### Required task 1
Update the passage on ballparks from the words "And being a" through the words "of their own.", changing "hot dog" to "bag of peanuts", and give that section in its revised form.
#### Selection
But he also concedes these retro stadiums are better than the concrete behemoths that came before them. Citi Field may be a bit derivative, but Lamster still thinks it is better than what came before.
Asked to describe its predecessor, he says: “Yes I can describe Shea Stadium. Think of a toilet. Put seats in it. That’s Shea Stadium. Was it a nice place to watch a game? No. Is the new place a nice place to watch the game? Absolutely! It’s a much much nicer place to watch a game. It’s a really great place to watch a game.”
And being a nice and familiar place to watch a game is important for baseball. Even as television ratings have started to slide in recent decades, attendance numbers are strong — people enjoy going to the ballpark. And part of that is tied to tradition, that nostalgic experience of sitting in the stands, eating a hot dog and listening to organ music.
Baseball’s obsession with history and tradition helped drive the retro ballpark revolution. But, as an architecture critic Mark Lamster is ready for some team out there to embrace the future: “Why were we looking backwards when we designed these ballparks instead of looking towards new materials, and new ways of building, a new architecture?”
And if Camden Yards taught us anything, it’s this: when someone does come up with a great new way of building a ballpark, every team in the league is going to want one of their own.
########
#### Task inputs
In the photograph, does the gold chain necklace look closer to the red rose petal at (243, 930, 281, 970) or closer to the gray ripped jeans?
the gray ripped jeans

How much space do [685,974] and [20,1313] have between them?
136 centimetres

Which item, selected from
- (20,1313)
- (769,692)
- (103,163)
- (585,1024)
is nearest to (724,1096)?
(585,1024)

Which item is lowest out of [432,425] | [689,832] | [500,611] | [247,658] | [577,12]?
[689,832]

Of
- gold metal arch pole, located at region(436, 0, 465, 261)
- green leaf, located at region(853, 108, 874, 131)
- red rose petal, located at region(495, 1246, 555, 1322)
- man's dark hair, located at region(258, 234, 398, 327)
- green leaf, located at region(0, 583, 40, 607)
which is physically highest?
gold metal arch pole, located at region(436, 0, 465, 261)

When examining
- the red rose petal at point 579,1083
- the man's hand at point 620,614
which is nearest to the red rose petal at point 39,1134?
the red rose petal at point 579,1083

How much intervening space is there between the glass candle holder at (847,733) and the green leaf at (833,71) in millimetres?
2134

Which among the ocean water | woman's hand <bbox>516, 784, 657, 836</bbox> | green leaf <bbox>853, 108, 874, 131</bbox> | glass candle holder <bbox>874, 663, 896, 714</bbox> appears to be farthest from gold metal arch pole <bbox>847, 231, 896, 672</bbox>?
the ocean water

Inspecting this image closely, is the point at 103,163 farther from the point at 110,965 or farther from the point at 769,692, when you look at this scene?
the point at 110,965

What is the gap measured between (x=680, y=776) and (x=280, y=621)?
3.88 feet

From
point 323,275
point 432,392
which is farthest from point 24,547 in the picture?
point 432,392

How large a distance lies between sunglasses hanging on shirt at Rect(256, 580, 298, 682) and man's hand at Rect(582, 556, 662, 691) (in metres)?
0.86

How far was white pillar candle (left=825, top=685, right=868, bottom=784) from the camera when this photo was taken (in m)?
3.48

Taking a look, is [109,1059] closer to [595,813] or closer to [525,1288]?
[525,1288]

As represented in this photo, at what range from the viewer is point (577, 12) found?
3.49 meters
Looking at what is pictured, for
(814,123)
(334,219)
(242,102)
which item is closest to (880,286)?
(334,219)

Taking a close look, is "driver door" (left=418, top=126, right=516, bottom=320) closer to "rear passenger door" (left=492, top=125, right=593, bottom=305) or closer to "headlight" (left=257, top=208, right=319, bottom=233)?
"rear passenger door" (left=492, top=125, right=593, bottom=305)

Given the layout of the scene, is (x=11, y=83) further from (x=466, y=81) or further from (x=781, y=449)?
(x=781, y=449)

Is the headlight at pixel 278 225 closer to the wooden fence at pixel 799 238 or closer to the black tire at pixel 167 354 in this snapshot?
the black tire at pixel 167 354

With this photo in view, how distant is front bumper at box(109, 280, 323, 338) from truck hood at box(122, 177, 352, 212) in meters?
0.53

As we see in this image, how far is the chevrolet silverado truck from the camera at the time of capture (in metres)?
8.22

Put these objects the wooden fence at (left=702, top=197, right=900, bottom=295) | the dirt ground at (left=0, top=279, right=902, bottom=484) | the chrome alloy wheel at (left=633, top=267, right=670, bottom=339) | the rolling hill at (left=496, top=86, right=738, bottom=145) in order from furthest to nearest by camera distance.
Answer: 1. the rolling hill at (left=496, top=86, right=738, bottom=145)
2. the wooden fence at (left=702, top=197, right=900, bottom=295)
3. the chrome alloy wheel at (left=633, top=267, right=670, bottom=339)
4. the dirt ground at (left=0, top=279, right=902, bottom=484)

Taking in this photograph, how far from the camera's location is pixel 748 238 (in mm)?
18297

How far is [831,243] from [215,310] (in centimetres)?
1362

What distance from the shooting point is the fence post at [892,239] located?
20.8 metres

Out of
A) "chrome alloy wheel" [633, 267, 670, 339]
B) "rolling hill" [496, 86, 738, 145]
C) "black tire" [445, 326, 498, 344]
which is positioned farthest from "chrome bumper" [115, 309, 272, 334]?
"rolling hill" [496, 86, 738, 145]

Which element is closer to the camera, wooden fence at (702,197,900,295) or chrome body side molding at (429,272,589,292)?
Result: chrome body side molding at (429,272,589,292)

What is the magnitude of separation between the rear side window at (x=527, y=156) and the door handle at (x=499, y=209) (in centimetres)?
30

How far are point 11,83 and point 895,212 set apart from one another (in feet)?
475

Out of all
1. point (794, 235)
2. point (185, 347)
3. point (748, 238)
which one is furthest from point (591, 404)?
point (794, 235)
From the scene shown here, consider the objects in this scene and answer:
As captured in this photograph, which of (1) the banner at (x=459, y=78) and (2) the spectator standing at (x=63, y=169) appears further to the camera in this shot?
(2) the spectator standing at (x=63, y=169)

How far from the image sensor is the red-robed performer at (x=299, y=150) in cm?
########
#### Task inputs
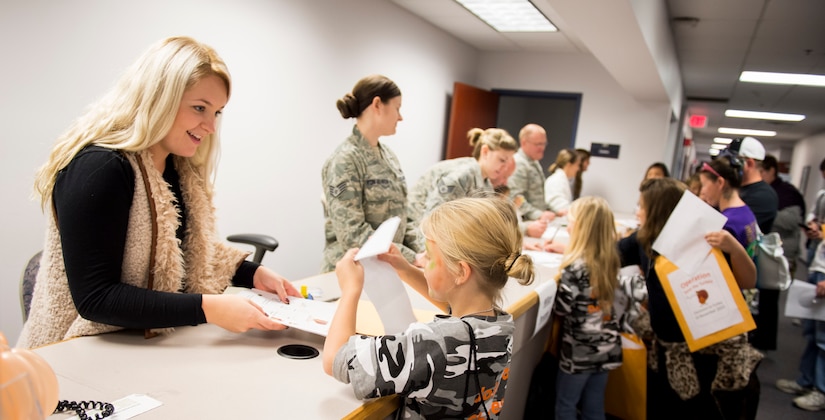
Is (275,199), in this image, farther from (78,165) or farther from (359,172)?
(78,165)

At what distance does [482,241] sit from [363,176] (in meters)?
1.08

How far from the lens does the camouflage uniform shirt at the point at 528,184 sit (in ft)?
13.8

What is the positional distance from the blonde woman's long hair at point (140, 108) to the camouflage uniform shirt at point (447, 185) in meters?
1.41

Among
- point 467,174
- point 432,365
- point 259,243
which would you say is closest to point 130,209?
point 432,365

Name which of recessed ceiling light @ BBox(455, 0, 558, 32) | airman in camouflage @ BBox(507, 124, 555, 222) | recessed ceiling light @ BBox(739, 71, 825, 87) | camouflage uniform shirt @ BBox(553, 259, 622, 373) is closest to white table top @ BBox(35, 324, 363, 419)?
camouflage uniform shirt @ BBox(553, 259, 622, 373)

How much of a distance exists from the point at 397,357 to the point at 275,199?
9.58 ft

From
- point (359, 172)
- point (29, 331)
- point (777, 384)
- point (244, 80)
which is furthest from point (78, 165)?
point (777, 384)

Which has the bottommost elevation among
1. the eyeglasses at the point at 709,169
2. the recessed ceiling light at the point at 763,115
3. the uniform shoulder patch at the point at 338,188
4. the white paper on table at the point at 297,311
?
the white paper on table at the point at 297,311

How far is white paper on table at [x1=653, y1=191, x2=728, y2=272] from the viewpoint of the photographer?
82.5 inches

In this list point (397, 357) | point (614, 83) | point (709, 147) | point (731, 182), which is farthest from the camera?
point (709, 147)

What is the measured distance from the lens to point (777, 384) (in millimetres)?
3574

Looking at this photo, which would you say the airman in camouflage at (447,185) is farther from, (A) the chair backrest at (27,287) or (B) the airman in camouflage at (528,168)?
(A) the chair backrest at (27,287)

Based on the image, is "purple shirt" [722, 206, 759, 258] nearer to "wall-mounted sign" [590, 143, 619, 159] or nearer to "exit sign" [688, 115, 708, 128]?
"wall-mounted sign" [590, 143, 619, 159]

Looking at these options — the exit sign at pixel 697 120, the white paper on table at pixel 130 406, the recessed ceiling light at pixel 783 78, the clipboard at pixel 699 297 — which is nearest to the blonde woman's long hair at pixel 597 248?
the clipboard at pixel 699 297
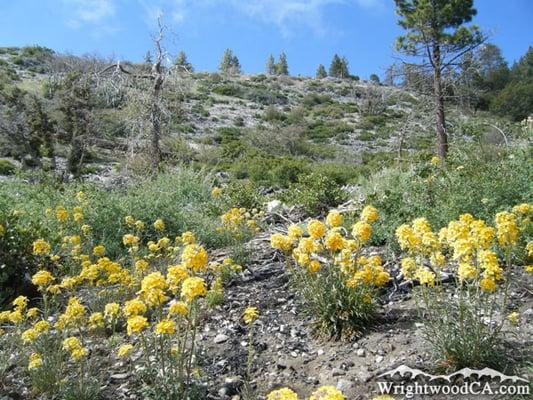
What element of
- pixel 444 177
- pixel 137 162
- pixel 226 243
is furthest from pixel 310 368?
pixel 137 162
########
#### Task inputs
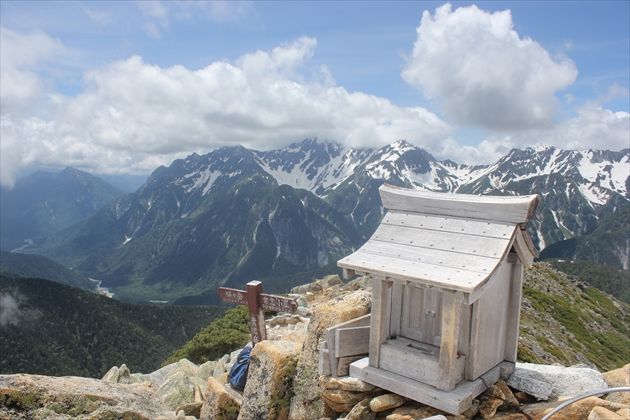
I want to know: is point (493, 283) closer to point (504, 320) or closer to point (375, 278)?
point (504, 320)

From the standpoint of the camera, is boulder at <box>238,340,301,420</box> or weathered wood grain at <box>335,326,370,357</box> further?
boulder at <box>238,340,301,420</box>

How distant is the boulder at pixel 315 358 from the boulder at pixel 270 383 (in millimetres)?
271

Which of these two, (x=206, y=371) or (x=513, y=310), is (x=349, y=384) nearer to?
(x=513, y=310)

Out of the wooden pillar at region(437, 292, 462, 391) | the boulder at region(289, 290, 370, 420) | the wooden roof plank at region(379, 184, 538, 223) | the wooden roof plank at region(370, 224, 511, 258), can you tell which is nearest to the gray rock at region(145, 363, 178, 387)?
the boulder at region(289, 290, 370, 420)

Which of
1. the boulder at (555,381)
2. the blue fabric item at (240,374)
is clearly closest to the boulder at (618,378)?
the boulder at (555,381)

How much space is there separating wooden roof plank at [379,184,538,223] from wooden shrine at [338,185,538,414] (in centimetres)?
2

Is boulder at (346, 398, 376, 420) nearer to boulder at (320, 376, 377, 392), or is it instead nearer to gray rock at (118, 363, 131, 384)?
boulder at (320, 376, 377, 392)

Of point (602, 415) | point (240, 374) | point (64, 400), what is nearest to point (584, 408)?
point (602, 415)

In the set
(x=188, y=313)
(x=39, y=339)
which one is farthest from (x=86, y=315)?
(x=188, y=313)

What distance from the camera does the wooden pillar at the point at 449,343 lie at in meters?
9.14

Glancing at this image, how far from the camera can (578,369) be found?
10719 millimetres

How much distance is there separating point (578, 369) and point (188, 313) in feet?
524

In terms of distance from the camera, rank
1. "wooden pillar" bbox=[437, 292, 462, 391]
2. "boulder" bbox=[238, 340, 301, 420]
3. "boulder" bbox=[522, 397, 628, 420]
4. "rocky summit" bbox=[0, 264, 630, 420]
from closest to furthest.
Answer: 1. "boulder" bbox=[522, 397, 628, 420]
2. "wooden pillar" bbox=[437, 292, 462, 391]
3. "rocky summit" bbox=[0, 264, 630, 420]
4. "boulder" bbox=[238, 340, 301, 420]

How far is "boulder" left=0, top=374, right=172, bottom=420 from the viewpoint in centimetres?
########
### Required task 2
Reproduce, word for word, the part of the records that opens with the line containing "In the photograph, does" and closes with the line containing "136 centimetres", including both of those lines.

### Expected answer 1
And being a nice and familiar place to watch a game is important for baseball. Even as television ratings have started to slide in recent decades, attendance numbers are strong — people enjoy going to the ballpark. And part of that is tied to tradition, that nostalgic experience of sitting in the stands, eating a bag of peanuts and listening to organ music.
Baseball’s obsession with history and tradition helped drive the retro ballpark revolution. But, as an architecture critic Mark Lamster is ready for some team out there to embrace the future: “Why were we looking backwards when we designed these ballparks instead of looking towards new materials, and new ways of building, a new architecture?”
And if Camden Yards taught us anything, it’s this: when someone does come up with a great new way of building a ballpark, every team in the league is going to want one of their own.

### Expected answer 2
In the photograph, does the gold chain necklace look closer to the red rose petal at (243, 930, 281, 970) or closer to the gray ripped jeans?
the gray ripped jeans

How much space do [685,974] and [20,1313] have between them?
136 centimetres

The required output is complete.